Mr. Brennan and his company are known for treating those on H2B visas especially well. They welcome them to the city by helping them find housing, giving care/ welcome packages, and providing meals. They are pleased with the “ripple effect” of the program because the American staff members are learning so much from the foreign workers. According to a staff survey, they found out that 99.9% of the workers want to return and continue to work for Mr. Brennan’s restaurants.

However, the visa program is not without flaws. Currently, there are concerns that the government will be cutting back on H2B visas. There is also concern about balancing issuing H2B visas and hiring domestic workers. New Orleans government leaders want to ensure that locals have jobs, but at the same time if there are not enough individuals to meet the demand, they also want to invite foreign workers to fill in the vacant jobs.

Loretta’s Pralines

Loretta has been making pralines for 28 years, and she got her recipe from her mother. She initially took sold the candy at LSU and then later at the Jazz Festival. She was located at her “warehouse store” for 15 years, and she has not been able to sell their pralines in the French Quarter since the storm. She initially had 15 employees before the storm, but now she only has 3 employees. Many employees decided not to come back.

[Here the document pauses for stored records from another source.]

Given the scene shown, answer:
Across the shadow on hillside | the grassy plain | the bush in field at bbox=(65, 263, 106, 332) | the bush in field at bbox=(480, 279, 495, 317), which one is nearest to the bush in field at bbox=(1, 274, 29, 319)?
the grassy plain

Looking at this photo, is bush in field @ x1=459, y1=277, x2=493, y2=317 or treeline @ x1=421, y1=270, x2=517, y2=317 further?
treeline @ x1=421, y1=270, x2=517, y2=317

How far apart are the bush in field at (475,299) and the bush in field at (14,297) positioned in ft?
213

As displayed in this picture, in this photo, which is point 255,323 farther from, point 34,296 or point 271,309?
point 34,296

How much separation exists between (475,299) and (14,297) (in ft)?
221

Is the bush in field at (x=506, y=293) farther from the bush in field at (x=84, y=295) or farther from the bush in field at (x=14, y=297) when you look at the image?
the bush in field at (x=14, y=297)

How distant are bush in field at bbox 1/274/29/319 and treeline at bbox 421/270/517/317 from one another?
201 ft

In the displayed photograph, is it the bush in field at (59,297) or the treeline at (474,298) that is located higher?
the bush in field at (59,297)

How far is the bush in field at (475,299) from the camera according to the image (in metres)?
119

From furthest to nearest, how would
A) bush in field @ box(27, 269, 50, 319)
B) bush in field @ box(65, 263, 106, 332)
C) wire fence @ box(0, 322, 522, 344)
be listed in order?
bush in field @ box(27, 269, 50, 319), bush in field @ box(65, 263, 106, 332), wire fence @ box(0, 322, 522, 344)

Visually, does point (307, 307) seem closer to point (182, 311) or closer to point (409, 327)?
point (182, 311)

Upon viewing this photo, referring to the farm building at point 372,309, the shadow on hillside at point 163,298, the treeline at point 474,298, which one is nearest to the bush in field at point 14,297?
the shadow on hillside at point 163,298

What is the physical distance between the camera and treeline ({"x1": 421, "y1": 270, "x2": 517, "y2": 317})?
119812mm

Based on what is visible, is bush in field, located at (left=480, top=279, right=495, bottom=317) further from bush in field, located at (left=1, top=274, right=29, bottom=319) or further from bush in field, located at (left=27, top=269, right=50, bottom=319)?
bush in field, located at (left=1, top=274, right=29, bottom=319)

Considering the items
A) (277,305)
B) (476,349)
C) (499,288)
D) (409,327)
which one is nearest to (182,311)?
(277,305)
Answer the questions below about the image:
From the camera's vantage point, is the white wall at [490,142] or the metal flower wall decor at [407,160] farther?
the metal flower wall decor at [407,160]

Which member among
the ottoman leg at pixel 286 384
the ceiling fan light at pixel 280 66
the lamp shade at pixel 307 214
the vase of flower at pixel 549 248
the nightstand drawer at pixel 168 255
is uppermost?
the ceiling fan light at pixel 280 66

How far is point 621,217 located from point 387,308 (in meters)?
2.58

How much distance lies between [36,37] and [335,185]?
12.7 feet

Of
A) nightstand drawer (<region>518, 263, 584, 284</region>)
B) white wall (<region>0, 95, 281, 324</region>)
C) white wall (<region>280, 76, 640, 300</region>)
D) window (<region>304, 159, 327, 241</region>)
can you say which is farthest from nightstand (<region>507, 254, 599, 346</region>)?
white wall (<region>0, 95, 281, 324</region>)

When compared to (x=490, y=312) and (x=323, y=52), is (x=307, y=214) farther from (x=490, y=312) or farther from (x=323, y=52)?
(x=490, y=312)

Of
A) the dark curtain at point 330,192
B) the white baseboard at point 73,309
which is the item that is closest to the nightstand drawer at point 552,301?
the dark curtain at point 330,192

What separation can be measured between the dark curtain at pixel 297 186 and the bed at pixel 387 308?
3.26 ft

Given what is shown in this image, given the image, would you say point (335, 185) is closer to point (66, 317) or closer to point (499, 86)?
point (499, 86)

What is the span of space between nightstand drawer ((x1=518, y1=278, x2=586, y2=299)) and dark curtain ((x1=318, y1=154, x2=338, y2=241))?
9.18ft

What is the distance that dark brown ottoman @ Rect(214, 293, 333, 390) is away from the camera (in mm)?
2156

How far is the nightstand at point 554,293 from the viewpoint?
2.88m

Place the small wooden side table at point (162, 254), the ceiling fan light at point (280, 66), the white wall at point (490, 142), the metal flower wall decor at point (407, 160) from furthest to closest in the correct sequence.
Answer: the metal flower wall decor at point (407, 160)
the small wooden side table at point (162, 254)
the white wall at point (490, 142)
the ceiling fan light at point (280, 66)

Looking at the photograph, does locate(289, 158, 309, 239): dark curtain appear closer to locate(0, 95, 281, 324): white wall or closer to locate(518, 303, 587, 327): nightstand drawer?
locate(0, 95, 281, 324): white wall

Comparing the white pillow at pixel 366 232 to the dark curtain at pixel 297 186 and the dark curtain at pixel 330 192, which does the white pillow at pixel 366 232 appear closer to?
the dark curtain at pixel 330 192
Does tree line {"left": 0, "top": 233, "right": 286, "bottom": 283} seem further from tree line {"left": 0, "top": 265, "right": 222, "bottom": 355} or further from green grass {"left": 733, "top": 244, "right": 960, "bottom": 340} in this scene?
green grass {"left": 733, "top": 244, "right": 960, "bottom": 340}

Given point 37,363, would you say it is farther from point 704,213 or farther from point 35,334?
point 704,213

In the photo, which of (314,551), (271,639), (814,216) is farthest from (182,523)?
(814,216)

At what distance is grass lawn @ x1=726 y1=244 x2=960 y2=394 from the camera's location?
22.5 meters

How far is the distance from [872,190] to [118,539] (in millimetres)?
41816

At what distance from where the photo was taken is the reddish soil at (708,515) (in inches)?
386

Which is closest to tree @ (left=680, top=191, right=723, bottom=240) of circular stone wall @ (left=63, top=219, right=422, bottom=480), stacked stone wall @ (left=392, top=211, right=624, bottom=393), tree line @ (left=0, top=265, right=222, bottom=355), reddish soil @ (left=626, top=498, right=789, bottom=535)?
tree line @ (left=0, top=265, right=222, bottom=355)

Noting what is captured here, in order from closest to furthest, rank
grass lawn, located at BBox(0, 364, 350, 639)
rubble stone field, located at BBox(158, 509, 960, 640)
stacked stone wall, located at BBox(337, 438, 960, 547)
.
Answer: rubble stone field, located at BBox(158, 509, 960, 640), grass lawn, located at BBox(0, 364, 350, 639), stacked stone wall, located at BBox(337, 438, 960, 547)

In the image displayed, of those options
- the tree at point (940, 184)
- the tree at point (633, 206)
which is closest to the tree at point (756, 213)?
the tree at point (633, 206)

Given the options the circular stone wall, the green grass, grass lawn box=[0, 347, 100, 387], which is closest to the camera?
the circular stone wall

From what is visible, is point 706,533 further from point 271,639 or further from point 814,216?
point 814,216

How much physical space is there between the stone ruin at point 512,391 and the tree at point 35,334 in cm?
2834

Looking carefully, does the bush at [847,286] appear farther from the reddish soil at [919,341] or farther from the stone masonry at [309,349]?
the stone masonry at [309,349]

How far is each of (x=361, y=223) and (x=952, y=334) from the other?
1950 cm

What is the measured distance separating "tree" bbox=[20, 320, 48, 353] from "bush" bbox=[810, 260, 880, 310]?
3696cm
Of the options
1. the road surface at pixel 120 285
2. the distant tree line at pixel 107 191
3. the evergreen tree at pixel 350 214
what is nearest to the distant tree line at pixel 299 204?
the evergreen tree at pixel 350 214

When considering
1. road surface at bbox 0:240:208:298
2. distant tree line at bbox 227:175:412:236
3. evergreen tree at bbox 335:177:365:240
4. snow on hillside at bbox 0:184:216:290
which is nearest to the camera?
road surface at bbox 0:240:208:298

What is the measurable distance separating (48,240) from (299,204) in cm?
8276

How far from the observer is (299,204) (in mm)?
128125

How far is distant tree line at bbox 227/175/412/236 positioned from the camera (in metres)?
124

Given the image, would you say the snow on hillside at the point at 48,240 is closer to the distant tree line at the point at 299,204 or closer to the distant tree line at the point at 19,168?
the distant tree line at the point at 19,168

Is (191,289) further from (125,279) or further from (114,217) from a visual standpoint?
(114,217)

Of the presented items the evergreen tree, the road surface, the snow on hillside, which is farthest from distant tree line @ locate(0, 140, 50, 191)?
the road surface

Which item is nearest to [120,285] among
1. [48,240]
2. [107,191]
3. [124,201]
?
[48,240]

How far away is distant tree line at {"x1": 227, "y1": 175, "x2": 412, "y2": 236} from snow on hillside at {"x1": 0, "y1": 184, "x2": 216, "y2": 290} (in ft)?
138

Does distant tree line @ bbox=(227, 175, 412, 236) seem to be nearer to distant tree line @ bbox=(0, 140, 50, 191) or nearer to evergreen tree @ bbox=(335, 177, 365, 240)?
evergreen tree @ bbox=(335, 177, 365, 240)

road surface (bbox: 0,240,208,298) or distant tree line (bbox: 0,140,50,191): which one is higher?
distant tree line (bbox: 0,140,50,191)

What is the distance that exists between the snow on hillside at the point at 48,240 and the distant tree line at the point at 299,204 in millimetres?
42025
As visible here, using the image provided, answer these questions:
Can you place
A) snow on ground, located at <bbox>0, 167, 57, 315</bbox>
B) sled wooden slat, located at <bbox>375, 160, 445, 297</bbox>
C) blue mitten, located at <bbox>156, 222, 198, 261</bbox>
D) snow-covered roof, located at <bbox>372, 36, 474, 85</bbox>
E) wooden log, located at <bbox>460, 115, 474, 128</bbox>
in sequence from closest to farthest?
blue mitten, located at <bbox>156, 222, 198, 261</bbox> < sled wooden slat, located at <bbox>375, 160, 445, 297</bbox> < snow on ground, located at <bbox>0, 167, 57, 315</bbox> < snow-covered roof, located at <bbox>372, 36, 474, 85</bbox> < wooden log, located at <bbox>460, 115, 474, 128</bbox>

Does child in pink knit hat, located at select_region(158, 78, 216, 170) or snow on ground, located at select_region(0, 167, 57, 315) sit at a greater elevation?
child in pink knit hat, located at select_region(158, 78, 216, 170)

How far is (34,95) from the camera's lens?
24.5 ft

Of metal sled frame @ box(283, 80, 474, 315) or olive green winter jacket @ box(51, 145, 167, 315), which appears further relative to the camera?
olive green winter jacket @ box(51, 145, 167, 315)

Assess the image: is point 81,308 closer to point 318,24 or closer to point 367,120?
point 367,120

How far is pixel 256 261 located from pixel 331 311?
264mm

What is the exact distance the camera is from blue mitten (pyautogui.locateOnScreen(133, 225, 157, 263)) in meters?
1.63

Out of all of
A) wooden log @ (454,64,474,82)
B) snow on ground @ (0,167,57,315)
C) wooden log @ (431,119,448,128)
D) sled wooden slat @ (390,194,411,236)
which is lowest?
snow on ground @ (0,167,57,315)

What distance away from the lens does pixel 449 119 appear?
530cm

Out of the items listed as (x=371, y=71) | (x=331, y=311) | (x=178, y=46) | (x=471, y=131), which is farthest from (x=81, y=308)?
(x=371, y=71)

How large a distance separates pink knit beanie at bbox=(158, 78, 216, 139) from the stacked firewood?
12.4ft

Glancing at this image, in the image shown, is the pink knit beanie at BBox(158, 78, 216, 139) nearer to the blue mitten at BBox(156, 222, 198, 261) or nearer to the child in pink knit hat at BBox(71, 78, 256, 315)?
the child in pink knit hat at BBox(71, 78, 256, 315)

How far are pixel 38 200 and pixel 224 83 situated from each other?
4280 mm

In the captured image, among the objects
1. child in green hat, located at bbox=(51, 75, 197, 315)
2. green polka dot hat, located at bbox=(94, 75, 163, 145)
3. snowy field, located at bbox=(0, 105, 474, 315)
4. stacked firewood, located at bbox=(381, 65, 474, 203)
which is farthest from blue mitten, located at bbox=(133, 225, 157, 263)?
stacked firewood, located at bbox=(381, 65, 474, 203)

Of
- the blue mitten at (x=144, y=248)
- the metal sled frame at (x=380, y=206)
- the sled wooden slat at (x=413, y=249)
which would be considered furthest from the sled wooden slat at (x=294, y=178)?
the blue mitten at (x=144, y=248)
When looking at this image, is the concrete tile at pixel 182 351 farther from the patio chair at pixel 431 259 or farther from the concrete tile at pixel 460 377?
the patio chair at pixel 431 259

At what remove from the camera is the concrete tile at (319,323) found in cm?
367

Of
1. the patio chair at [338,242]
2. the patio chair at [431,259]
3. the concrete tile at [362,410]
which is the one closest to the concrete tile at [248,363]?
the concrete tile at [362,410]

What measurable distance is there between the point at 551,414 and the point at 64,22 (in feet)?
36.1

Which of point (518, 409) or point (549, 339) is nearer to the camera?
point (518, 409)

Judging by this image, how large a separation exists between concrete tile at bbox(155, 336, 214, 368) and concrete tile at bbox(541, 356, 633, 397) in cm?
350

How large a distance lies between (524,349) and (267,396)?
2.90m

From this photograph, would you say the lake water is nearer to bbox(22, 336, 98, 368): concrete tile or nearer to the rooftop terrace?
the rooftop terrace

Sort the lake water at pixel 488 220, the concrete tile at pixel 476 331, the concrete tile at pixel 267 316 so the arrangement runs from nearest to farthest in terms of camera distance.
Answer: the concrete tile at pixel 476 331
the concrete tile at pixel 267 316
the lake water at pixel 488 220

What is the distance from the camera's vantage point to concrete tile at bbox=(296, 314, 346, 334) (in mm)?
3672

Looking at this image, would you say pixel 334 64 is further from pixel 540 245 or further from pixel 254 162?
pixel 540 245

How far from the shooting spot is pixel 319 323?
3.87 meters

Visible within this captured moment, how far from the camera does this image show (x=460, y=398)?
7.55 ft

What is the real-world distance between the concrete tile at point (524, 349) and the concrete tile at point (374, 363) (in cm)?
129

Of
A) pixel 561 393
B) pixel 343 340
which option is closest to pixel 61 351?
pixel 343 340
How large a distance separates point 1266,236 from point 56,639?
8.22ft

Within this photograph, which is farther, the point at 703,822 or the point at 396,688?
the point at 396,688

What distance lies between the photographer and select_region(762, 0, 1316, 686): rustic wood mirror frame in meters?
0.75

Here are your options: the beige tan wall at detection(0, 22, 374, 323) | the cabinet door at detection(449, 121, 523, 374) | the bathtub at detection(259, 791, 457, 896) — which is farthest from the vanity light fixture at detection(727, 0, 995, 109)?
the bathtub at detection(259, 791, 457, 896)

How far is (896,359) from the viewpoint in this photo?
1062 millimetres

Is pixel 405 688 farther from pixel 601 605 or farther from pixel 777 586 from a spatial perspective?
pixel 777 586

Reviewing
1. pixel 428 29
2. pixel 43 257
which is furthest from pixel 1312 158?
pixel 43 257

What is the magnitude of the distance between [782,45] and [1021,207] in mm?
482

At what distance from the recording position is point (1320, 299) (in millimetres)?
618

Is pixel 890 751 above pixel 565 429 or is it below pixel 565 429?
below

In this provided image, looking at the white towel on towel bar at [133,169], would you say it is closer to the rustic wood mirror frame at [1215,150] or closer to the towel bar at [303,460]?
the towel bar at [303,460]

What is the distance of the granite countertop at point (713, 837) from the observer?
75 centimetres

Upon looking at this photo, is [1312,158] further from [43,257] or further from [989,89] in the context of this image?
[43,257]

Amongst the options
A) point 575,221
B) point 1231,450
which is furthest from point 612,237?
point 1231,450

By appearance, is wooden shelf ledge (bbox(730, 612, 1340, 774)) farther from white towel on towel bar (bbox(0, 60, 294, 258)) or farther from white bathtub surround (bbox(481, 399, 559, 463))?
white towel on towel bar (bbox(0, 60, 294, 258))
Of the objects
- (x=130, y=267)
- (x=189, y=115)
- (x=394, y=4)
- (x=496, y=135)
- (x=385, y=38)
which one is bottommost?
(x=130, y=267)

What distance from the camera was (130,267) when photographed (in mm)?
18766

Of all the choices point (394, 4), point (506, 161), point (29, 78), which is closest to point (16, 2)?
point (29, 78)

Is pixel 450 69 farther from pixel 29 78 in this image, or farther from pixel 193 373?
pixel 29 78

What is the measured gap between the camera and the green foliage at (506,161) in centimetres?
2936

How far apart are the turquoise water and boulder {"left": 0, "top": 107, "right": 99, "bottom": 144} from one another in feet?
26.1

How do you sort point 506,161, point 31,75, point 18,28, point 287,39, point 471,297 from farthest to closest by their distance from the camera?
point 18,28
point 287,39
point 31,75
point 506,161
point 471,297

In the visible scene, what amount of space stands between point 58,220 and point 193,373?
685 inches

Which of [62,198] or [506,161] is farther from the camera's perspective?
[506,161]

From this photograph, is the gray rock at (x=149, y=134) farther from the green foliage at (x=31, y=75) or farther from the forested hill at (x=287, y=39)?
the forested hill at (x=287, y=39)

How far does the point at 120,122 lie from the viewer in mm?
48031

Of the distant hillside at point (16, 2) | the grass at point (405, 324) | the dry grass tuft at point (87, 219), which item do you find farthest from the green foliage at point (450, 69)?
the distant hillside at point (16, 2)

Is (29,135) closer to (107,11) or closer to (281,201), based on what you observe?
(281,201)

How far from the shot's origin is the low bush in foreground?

After the storm, people were looking for places to eat since no restaurants were open. People were asking her about opening for breakfast and lunch, and she begun providing those meals. She learned to adjust and change according to the needs of the time. Later, the demand of the restaurant decreased and she decided to only host lunch on Fridays.

Dukey Chase

Our last stop was at Dukey Chase – a famed New Orleans African American eatery. It’s a place where you would take your date. I got to try my first gumbo made by Mrs. Chase. The restaurant was beautiful and decorated with African American artwork. It’s definitely one of those community places where you could feel the New Orleans spirit.